CARROLL-GIRARD SCREW 9.5CM
Report
- Report Number
- 0001032347-2022-00200
- Event Type
- Injury
- Date Received
- June 9, 2022
- Date of Event
- April 30, 2022
- Report Date
- July 8, 2022
- Manufacturer
- BIOMET MICROFIXATION
- Product Code
- HWI
- PMA / PMN Number
- N/A
- Removal / Correction Number
- N/A
- Adverse Event
- Yes
- Product Problem
- Yes
- Report Source
- Manufacturer report
- Reporter Location
- NC, US
- Reporter Occupation
- 003
Narratives
ZIMMER BIOMET COMPLAINT (B)(4). THE DEVICE WILL NOT BE RETURNED FOR ANALYSIS; HOWEVER, AN INVESTIGATION OF THE REPORTED EVENT IS IN PROGRESS. ONCE THE INVESTIGATION IS COMPLETED, A SUPPLEMENTAL MEDWATCH 3500A WILL BE SUBMITTED.

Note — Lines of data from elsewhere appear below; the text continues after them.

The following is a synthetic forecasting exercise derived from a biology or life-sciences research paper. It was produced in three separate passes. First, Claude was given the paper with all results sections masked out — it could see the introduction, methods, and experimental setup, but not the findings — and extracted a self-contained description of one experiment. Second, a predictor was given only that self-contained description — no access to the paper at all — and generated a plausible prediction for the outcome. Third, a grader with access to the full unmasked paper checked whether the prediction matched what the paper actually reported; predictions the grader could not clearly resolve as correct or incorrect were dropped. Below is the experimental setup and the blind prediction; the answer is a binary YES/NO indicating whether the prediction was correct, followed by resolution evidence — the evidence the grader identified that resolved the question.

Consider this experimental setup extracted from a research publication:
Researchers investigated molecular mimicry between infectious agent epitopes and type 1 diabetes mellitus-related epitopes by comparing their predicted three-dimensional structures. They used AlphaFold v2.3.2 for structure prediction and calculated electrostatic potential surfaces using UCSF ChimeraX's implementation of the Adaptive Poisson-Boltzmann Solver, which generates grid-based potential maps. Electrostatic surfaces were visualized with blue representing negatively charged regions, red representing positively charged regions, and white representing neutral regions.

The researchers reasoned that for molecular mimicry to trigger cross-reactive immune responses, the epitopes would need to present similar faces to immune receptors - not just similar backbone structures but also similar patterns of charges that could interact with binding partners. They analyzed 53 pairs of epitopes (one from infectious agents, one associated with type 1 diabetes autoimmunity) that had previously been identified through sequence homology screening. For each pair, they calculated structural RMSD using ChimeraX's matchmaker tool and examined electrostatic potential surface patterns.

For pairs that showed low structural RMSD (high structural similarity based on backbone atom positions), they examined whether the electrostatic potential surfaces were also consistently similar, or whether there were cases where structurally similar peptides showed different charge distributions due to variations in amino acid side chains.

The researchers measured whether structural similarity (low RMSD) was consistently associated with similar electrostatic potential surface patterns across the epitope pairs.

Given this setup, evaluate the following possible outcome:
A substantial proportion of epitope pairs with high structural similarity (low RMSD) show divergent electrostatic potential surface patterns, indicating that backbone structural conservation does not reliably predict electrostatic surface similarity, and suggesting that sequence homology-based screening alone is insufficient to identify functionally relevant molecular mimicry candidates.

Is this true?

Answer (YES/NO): NO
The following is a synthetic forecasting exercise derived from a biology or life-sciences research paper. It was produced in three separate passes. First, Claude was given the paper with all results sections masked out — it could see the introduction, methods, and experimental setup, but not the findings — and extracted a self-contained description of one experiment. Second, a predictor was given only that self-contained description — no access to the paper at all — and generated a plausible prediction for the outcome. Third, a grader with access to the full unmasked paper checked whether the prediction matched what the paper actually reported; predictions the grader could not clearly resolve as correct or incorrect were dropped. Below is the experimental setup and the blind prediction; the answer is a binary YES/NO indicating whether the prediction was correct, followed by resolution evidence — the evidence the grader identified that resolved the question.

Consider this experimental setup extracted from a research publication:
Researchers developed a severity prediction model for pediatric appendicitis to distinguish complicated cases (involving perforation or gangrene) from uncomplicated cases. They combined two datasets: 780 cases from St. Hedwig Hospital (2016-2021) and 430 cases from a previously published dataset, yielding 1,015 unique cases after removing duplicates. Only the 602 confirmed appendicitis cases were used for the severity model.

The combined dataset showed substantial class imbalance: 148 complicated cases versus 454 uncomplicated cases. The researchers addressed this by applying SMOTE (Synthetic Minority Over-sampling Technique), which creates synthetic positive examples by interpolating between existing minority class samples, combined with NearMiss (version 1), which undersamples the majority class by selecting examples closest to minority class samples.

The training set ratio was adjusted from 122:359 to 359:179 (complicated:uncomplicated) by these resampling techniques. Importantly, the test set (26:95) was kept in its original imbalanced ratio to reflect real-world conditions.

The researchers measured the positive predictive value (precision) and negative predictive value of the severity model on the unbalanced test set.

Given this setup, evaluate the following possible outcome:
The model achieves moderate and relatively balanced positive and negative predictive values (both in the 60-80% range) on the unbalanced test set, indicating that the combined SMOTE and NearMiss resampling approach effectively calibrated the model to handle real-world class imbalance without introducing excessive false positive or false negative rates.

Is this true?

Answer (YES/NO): NO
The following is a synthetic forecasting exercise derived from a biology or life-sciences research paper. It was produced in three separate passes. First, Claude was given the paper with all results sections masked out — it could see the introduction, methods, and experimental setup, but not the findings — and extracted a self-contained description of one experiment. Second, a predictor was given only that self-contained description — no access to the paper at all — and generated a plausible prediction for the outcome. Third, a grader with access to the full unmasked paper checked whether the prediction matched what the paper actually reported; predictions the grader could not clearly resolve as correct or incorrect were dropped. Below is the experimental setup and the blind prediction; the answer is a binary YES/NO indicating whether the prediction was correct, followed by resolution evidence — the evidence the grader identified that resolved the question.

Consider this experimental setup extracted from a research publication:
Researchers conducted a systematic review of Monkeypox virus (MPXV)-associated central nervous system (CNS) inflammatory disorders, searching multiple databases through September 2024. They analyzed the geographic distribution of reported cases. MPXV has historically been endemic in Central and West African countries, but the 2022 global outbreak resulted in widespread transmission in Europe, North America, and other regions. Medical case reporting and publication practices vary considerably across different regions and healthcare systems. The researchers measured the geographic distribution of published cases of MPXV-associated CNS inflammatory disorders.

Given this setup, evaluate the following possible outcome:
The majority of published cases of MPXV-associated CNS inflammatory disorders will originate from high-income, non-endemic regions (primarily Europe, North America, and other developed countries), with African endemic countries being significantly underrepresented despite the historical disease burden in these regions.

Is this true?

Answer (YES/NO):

THIS FOLLOW-UP REPORT IS BEING SUBMITTED TO RELAY ADDITIONAL INFORMATION. NO PRODUCT WAS RETURNED OR PICTURES PROVIDED; VISUAL AND DIMENSIONAL EVALUATIONS COULD NOT BE PERFORMED. MEDICAL RECORDS WERE NOT PROVIDED. LOT IDENTIFICATION IS NECESSARY FOR REVIEW OF DEVICE HISTORY RECORDS, LOT IDENTIFICATION WAS NOT PROVIDED. A DEFINITIVE ROOT CAUSE CANNOT BE DETERMINED. IF ANY FURTHER INFORMATION IS FOUND WHICH WOULD CHANGE OR ALTER ANY CONCLUSIONS OR INFORMATION, A SUPPLEMENTAL WILL BE FILED ACCORDINGLY. ZIMMER BIOMET WILL CONTINUE TO MONITOR FOR TRENDS.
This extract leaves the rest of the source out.